The demand for care is so great: a hospital cannot solve it alone, says Lardenoije. Nationally, much more should be done on prevention. There is an opportunity to keep care manageable. “People say to me: ‘I didn’t know that at all, that diabetes could make me blind.’”

It would also help if politicians stated that healthcare is in crisis and choices have to be made, says Lardenoije. Patients are now sometimes difficult to convince that they can just as well be seen by a good optometrist. “A lot of people don’t know that the pressure is so great. That we are not allowed to grow. That everyone should ask themselves: is my visit to the ophthalmologist necessary? Now good care threatens to slip out of my fingers. It hurts me, as a doctor, as a person.”

More and more vocal

The Neurology outpatient clinic is located right next to Ophthalmology. Just like his colleagues, neurologist Edo Arnoldus critically reviews all referrals from general practitioners to assess what is and what is not really necessary. He also sees that patients are becoming more and more assertive. “They have become more consumers. If they have a complaint, they are not satisfied with the GP, but want to go to the specialist, with additional examination. There has to be a brake.”

Neurologist Edo Arnoldus.

John van Hamond’s photo

Arnoldus works in a special field in which doing nothing is sometimes good. “There are quite a few disorders in neurology that go away on their own.

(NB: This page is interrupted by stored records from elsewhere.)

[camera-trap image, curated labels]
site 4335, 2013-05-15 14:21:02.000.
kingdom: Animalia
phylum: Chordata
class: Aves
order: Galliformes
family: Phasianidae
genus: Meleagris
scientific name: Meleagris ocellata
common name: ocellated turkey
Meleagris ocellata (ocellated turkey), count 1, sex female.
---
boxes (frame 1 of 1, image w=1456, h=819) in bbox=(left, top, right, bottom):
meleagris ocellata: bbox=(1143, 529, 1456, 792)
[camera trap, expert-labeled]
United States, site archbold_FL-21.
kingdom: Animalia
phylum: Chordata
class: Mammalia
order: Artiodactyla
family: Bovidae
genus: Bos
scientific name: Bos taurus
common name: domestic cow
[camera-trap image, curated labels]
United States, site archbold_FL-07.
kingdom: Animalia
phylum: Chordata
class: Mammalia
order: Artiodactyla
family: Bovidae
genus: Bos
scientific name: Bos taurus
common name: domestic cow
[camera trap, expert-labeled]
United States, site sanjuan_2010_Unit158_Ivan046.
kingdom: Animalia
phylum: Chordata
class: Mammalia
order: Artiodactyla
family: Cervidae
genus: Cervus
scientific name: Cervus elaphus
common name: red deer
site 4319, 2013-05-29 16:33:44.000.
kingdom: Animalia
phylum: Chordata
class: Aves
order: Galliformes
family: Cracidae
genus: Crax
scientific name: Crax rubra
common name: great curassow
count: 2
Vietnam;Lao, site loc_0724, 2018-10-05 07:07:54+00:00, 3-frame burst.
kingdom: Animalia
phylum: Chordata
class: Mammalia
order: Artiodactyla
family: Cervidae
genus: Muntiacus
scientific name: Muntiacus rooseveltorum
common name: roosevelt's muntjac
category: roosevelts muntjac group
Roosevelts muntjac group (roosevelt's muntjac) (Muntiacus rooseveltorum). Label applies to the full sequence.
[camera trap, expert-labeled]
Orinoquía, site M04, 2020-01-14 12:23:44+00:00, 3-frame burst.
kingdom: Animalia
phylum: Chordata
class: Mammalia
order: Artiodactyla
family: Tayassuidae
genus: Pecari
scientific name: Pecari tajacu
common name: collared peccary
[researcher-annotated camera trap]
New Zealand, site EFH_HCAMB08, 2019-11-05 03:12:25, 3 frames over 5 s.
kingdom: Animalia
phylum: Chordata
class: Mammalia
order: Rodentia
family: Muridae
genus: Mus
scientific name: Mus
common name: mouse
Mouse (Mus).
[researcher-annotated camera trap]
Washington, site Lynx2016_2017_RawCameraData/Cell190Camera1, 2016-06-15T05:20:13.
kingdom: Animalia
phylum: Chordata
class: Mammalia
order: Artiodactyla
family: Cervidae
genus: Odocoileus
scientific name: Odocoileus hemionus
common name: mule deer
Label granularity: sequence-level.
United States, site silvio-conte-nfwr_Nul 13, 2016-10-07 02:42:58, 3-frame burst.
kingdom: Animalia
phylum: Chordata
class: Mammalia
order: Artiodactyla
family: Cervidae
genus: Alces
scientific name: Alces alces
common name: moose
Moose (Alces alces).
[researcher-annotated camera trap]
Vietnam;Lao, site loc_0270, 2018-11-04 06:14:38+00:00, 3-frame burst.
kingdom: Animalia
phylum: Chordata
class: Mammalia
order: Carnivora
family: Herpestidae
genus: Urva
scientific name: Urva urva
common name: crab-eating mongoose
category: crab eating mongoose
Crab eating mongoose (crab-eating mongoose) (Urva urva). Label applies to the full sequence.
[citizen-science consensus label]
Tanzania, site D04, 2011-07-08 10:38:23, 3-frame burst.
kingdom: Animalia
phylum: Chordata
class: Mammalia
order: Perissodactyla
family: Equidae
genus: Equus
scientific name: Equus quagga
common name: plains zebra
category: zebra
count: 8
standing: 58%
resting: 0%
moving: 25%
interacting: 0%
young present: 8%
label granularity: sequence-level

A hernia in the back, for example. I often tell patients: the best treatment for hernias is a long waiting list. Then they look angry for a moment, but then I explain that a natural course can be very favorable. Surgery can be bad for the back in the long run.”

Sometimes Arnoldus gets references with phrases like ‘headache, please MRI’. “Sometimes they ask: ‘Why are you still going to examine me, I’m going to get a scan anyway?’ That’s quite frustrating. If the consultation hour is very full and it runs out, it is sometimes easier for the doctor to say: here, go and make a scan. But that is not good health care.”

Arnoldus shares the opinion of the hospital boss that politicians should propagate more that not everything is possible in healthcare. “It may be an unpopular message that loses votes. But they can mean a lot to doctors and patients who really need specialist care.”